═══ Page excerpt
About European options, weight loss and fertility

This London-based woman shared her story about weight loss, and fertility tourism to Spain.

Weight loss
After my initial consultation with a fertility clinic I discovered that most clinics recommend a BMI of below 30 as the best weight range for fertility health. So having been advised by my doctor to try the “Lighter Life” weight loss programme I have already managed to lose 40 kilograms (90 pounds) over a period of five months. This has reduced my BMI from 51 to 36 and so I’m much closer to a healthier range for fertility. I haven’t found the weight loss that difficult, as the programme removes choice of conventional food out of the equation and instead provides food packs and bars as meal replacements.

At the same time there are weekly sessions where you get counselling in a group format and discuss the reasons why you eat, when you eat and issues around food. The basis is cognitive behaviour therapy and transactional analysis. Once you get to your ideal BMI there is a 12-week programme of reintroducing conventional food with different food groups and types of food being brought back each week. At this stage the lessons you have learned about your behaviour around food will be proved and hopefully you won’t go back to your earlier eating patterns.

Research – Fertility Show
While losing weight I have been doing more research around fertility and decided to attend a Fertility Show. which took place in London. There were a lot of fertility clinics represented. mainly from Spain and the USA, as well as the well-known clinics from the United Kingdom. I went from stall to stall finding out about their treatment methods, speaking to consultants, and also attended many of the seminars and talks held around general fertility treatments (blastocysts etc), alternative homoeopathic treatments (e.g. acupuncture), optimum health for fertility (diet and supplements). Of course they were all selling their products, but it was hugely informative.

Some of the things I gleaned included the various clinics abroad that have modern treatment methods and offer a good alternative from the UK market, where there are some difficulties in waiting times for egg donation for example. I also found the healthy fertility regime talk from Dr. Marilyn Glenville on good health and lifestyle really good. I bought her book “Getting pregnant faster – Boost your fertility in just 3 months,” which I think is excellent, and have started to take the Fertility Plus for women, Omega 3 Plus and Vitamin C Plus supplements she recommends. I’m hoping, along with my weight loss, this will put me in good stead for embarking on motherhood in the coming months.

Spanish Fertility Clinics
After the Fertility show I decided to take up an offer from one of the Spanish clinics I had discovered, which does egg donation at a reasonable price (they offered a discount at the Fertility Show). IVI Madrid has a very good reputation and, having spoken to them, I really liked their approach. I am scheduled to go for an initial consultation with them. They request that you complete basic info and have a contact clinic in the UK so that some scans can be done in UK and the details sent on to Madrid. I have found a clinic that will do the necessary scans in the UK and fax/email the info over to Spain. Not all UK clinics will do this, and some want to charge you for a UK consultation too, which would obviously add to the cost.
══════
## [Action item]
List every supplement the weight-loss and fertility account says the writer has started taking. The records come from a separate source and are unrelated to the weight-loss and fertility account.
═══ Data extract
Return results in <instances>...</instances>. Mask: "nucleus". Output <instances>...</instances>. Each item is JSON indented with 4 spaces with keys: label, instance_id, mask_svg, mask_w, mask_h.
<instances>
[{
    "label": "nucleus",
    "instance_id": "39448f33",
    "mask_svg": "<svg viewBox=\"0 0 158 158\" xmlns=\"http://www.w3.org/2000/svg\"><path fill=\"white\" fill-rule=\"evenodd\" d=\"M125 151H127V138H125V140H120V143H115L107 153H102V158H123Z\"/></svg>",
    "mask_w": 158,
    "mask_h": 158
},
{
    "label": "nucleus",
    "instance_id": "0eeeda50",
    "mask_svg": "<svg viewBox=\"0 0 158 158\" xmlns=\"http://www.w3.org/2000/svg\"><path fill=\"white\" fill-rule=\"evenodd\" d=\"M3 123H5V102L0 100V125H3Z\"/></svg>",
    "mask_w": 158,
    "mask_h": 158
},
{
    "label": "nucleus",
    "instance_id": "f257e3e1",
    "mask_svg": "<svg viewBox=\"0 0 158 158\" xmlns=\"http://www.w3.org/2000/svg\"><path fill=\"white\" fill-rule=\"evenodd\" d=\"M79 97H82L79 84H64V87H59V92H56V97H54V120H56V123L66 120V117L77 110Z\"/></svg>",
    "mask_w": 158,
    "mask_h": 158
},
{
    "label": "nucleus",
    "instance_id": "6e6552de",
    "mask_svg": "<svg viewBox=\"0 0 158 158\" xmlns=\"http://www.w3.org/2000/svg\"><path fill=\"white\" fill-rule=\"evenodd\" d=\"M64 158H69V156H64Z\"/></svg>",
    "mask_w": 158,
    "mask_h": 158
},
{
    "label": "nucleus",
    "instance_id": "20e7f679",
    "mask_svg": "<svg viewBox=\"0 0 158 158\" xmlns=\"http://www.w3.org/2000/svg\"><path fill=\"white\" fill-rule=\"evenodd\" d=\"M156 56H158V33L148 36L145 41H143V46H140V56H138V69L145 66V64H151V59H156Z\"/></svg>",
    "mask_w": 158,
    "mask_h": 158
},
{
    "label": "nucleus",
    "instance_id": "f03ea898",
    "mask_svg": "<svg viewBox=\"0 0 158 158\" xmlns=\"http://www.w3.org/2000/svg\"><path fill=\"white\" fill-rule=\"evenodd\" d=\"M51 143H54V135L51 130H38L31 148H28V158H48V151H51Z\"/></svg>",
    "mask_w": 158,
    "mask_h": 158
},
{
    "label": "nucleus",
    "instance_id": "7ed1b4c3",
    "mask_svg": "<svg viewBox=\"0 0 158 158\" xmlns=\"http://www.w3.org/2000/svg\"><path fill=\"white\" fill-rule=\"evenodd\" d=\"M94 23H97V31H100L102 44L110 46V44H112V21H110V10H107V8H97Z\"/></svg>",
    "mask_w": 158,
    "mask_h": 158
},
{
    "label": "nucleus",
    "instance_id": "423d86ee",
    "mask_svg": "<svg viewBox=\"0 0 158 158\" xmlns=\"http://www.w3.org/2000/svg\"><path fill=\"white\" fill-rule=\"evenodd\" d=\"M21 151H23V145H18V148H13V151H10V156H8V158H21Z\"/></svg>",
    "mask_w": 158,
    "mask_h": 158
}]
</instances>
══════
## [Answer section]
- Fertility Plus for women
- Omega 3 Plus
- Vitamin C Plus